● **Text shown**
It’s 9pm, and your normally placid 8-week-old starts screaming. You nurse her, burp her, swaddle her, sway her – but nothing works. The screaming continues, nonstop, for the next three hours. Your partner tries to help, but nothing he does makes a difference, either. Both of you feel helpless, frustrated, and begin questioning why you wanted kids in the first place.
If this sounds like what went down at your house last night, congratulations – you’re the proud owner of a colicky baby. “Colic usually begins at around 3 weeks of age, peaks at 8 weeks and usually is over by 12 weeks of age. It can last for up to 3 hours for at least 3 days a week and it drives most parents crazy,” explains Dr. Joshua Sparrow of the Brazelton Touchpoints Center. Unfortunately, no one really knows what causes colic, although most theories point to an immature digestive system. “When anyone is trying to double their weight in three or four months, your stomach can hurt all day,” says pediatrician Dr. Jay Gordon. But, he adds, that doesn’t make it any easier for the parents who deal with the condition. “The best thing they taught me during residency training is, if you have a family with a baby with colic, send them to a good psychologist because it is a really insulting ailment. The baby cries for three or four hours and tells the parents that, no matter what they do, they are not good enough.”

● **Study questions**
A. Transcribe the stretch of the passage on infant colic from "It’s 9pm, and" through "the first place.".
B. Go on with the passage on infant colic, starting right after its last sentence.
Nothing in the listing is needed here.

● **Supplied information**
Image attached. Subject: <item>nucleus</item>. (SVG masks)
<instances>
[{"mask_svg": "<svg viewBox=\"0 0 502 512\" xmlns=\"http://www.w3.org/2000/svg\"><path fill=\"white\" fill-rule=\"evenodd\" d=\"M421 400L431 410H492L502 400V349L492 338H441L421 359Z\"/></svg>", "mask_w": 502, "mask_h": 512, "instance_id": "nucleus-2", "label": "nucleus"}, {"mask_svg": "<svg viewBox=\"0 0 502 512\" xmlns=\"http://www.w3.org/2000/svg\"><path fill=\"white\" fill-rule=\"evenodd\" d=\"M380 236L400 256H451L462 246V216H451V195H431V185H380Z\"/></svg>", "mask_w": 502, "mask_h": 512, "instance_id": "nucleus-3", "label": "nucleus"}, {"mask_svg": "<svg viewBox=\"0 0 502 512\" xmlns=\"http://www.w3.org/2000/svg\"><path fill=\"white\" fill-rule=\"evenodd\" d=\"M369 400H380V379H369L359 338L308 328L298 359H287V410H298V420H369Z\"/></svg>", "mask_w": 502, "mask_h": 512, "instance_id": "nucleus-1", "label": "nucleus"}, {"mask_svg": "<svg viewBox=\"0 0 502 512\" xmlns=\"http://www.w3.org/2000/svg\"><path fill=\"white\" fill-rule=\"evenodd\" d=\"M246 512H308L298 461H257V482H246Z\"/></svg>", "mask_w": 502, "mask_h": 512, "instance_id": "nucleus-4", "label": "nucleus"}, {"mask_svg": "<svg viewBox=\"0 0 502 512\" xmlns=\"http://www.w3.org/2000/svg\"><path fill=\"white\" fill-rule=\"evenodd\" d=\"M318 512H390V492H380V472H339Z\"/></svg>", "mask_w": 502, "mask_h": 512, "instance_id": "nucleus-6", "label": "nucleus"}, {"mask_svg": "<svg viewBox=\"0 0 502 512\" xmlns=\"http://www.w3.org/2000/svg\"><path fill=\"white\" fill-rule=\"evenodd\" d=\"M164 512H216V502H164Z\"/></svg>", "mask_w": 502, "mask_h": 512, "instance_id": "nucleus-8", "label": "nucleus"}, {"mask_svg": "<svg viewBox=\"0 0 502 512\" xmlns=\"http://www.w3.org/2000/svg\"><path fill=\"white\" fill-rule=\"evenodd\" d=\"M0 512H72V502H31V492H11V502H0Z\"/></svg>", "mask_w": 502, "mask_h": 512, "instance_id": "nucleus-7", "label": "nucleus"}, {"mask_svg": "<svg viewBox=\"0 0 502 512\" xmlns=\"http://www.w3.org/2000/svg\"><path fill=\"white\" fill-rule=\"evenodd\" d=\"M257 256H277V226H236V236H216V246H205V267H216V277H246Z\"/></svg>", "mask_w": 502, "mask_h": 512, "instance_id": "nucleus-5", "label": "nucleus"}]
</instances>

● **Answers by item**
A.
It’s 9pm, and your normally placid 8-week-old starts screaming. You nurse her, burp her, swaddle her, sway her – but nothing works. The screaming continues, nonstop, for the next three hours. Your partner tries to help, but nothing he does makes a difference, either. Both of you feel helpless, frustrated, and begin questioning why you wanted kids in the first place.

B.
Dr. Dan Thomas, Head of the Division of Gastroenterology and Nutrition at Children’s Hospital Los Angeles, also feels for parents who desperately crave an answer to the nightly question of how to treat colic. “I wish I could tell parents that there’s a magic bullet. That there’s a remedy that I know will be 100% effective. That’s not the case. There isn’t one.” Dr. Thomas does suggest that certain remedies like probiotics or prescribed antacids might offer some relief, and also recommends that parents avoid overfeeding, and burp their babies frequently. Other than that, however, there’s not much modern medicine can do for colic.
Instead, experts recommend trying to deal with the stress that colic can cause for the family. “I would recommend, for a parent, if they are they are the only caregiver for that child, to get help. Find two or three hours of rest and to help take care of that child. (Colic) is a very frustrating and upsetting condition,” says Dr. Thomas. Sparrow goes one step further, advocating that parents are warned about the possibility of colic before their babies are even born. “It’s helpful for parents to know, so that they can be prepared… if you know it’s coming, you can try to get the help you need – relatives, friends – to give you some backup so that you can take a break, because it’s just really hard to deal with that crying day in and day out.”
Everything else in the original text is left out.